Começou a primeira coreografia. Uns caras dançando com papel alumínio, imitando as ondas do mar.
Foi bem bonito, se você quer saber.
Aí chegou a hora do hasteamento da bandeira. E sabe quem cantou o Hino Nacional? O Paulinho da Viola! O grande Paulinho da Viola! Foi a mais bela interpretação do Hino Nacional Brasileiro em todos os tempos. E, em seguida, minha vizinha Gisele Bündchen, a Garota de Horizontina, transformou-se na mais deslumbrante, estonteante, elegante, esfuziante Garota de Ipanema com a qual poderiam um dia sonhar Tom e Vinícius. E a equipe dos refugiados foi ovacionada, e um atleta de Andorra tentou sambar, e havia uma linda loirinha na equipe da Bósnia-Herzegovina, e até Brunei Darussalam desfilou com alegria. Todos estávamos alegres, no Maracanã.

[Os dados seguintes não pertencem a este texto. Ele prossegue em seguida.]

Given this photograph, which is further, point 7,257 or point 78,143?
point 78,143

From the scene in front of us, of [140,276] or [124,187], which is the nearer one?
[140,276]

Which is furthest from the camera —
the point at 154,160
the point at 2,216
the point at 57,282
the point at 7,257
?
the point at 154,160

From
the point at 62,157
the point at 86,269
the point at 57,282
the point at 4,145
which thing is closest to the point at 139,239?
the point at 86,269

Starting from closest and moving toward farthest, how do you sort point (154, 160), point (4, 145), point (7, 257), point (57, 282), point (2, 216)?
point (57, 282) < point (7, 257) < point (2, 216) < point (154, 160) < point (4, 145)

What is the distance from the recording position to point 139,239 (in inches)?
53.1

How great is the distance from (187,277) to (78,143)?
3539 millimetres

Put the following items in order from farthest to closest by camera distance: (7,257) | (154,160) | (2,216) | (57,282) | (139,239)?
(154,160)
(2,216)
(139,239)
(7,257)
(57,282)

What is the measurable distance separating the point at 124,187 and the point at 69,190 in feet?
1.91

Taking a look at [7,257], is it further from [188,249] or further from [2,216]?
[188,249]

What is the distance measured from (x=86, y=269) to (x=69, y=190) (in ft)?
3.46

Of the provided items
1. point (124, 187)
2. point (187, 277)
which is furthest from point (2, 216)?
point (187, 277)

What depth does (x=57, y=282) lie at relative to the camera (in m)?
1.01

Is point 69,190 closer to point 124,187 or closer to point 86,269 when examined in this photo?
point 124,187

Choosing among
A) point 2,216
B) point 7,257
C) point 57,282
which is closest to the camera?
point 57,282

Como já disse, assisti a muitas cerimônias de abertura. Vi Copas do Mundo, vi Olimpíadas. Pois garanto: nenhuma foi tão linda quanto a do Rio de Janeiro. Pensei que podemos, sim, fazer um bom e justo país. Fiquei até um pouco emocionado. Talvez devido à idade provecta, talvez por morar longe do Brasil, não sei, só sei que vale a pena viver um dia otimista.